21 Novembro 2013
Publicada por Um Dia à Vez
Dormi estranhamente bem esta noite. Talvez fosse do
cansaço. Improvisei uma cama de folhas que felizmente abundam nesta época do
ano, secas como convinha. Não quis dormir no carro que é demasiado pequeno para
se poder esticar as pernas e não estava demasiado frio. Sonhei com a Mariana,
crucificada mas ainda viva! Gritava por mim que estava trancado numa cela
minúscula, mas despreocupado, quase indiferente. A certa altura a cela
convertia-se numa gruta algo acolhedora, iluminada por um candeeiro a óleo e
repleta de objectos do quotidiano, livros, roupas e até uma espécie de mesinha
feita com madeiras velhas, junto a uma pedra coberta por uns trapos que servia
de banco. Em cima da mesa estava o meu diário.

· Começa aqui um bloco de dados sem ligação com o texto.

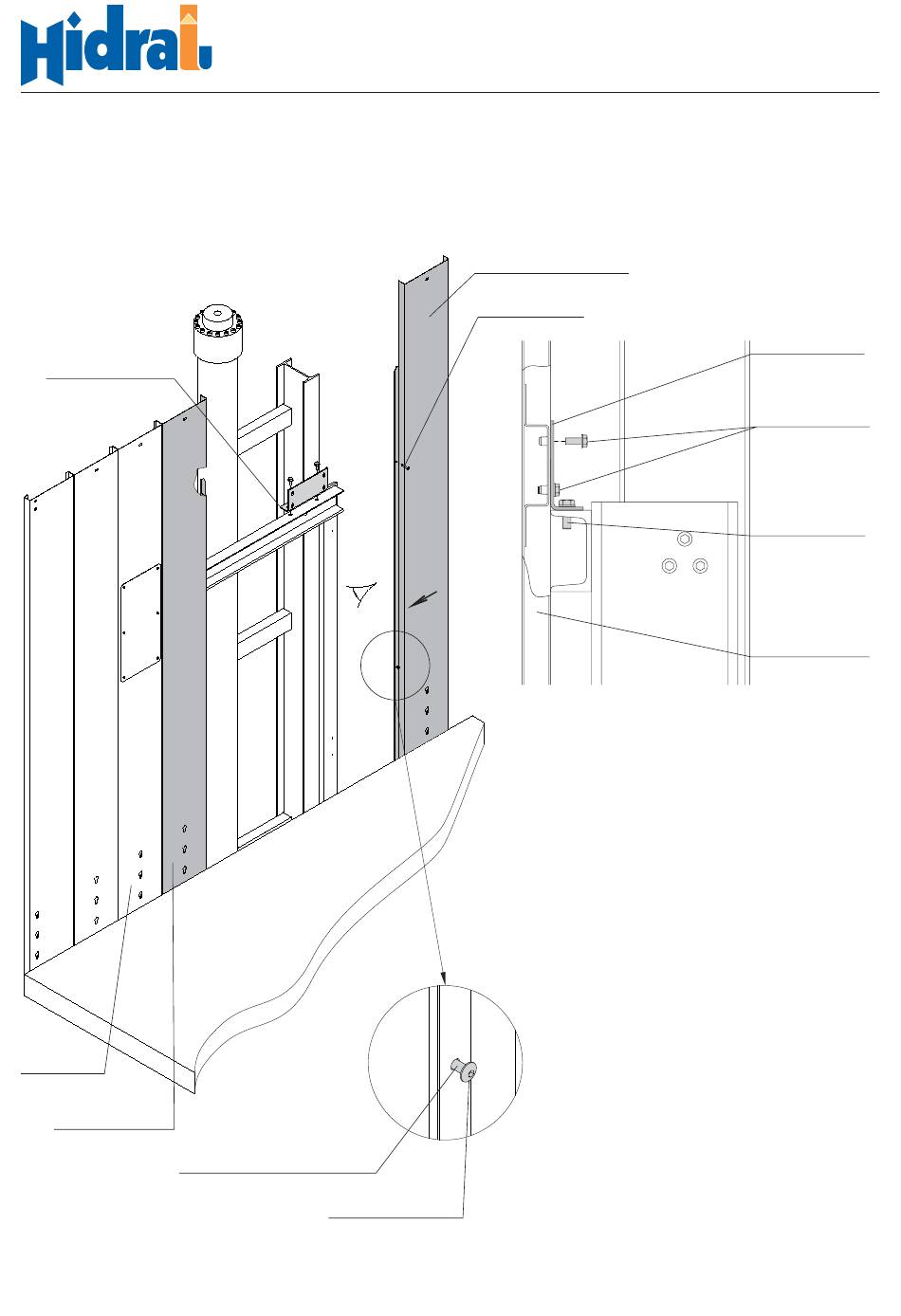 Hidral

Acordei bem cedo com um pequeno pássaro a esgravatar-me o
cabelo. Espantei-o com o susto, mas depois ri-me. Foi bom acordar assim, bem-disposto
para variar. O que não me deixou nada bem-disposto foi a fome. Ontem com a
pressa nem me lembrei de comer, nem sequer pensei em trazer algo de casa.
Queria manter-me ausente da civilização, porque quanto menos contacto com as
pessoas menos probabilidade havia de ser descoberto, por isso tinha de me
desenrascar com o que encontrasse.
Vasculhei o carro em busca de algum resto de uma refeição
antiga, daquelas que compramos já feitas para não perder tempo na cozinha e que
são fáceis de comer em viagem. Não é que eu tenha de me preocupar com o tempo,
assim desempregado, mas admito que sempre fui preguiçoso. Encontrei uma barra
de cereais debaixo do banco do pendura. Ainda bem que sou desleixado. Sentei-me
a comer e a pensar que aqueles vinte e quatro gramas não durariam muito tempo
no estômago, precisava de ir à caça, nem que fosse de umas raízes. Essas ao
menos não fogem como aquele passarito que engraçou com o meu cabelo.

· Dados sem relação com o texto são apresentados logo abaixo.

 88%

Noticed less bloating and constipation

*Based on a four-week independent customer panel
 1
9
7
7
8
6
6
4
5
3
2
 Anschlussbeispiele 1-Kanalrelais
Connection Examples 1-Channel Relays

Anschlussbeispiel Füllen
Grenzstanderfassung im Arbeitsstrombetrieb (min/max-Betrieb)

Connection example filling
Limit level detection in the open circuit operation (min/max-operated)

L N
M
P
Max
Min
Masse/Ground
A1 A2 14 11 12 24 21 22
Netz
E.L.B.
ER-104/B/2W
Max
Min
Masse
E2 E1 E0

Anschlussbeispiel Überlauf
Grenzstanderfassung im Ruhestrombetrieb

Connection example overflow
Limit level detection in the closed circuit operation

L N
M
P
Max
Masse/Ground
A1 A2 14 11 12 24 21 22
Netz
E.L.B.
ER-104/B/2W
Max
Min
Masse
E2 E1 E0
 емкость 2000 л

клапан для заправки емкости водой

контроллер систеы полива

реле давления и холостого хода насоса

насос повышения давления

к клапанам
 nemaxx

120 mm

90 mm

Caminhei então pelo monte, tentando pensar o mínimo
possível e focar o que me rodeia. Claro que não foi fácil, de cada vez que
fechava os olhos via a Mariana, ora a sorrir para mim, ora estendida no chão.
Lá vinha tudo outra vez, as perguntas, as imagens, tudo. Logo que me apercebia
de que mergulhara de novo naqueles pensamentos, resmungava comigo próprio e
procurava algo que me entretivesse a mente. Trauteei uma música entredentes ao
ritmo das passadas. Imaginei-me um ávido caçador de uma tribo indígena, de
lança em punho, apanhei um pau para ajudar a fantasia. As passadas foram-se
alargando com o rufo dos tambores, corria já por entre a vegetação, saltava com
agilidade por cima dos troncos caídos, lancei o pau o mais longe que pude, fechei
os olhos e espetou-se na Mariana.
Como pude pensar tal coisa? Misturaram-se os pensamentos,
foi isso. Só pode ter sido. Será que quis mesmo matá-la? Por que estaria eu
indiferente ao seu grito de socorro durante o sonho? Sentei-me a recuperar o
fôlego. O estômago voltava a assinalar a sua presença. Esfreguei a cara com
vigor e continuei a caminhada.
Fui comendo uns frutos que encontrei e que ajudaram a
acalmar os roncos de fome. Percorri uma grande distância às voltas, tentando
não me afastar em demasia do carro, se bem que talvez devesse livrar-me dele
antes que o encontrem.
Os dias já são curtos e o Sol baixava velozmente. Talvez
devesse voltar e deitar-me um pouco. Subi uma colina que julgava levar-me ao
ponto de partida. Foi aí que, por detrás de uns arbustos, encontrei uma gruta.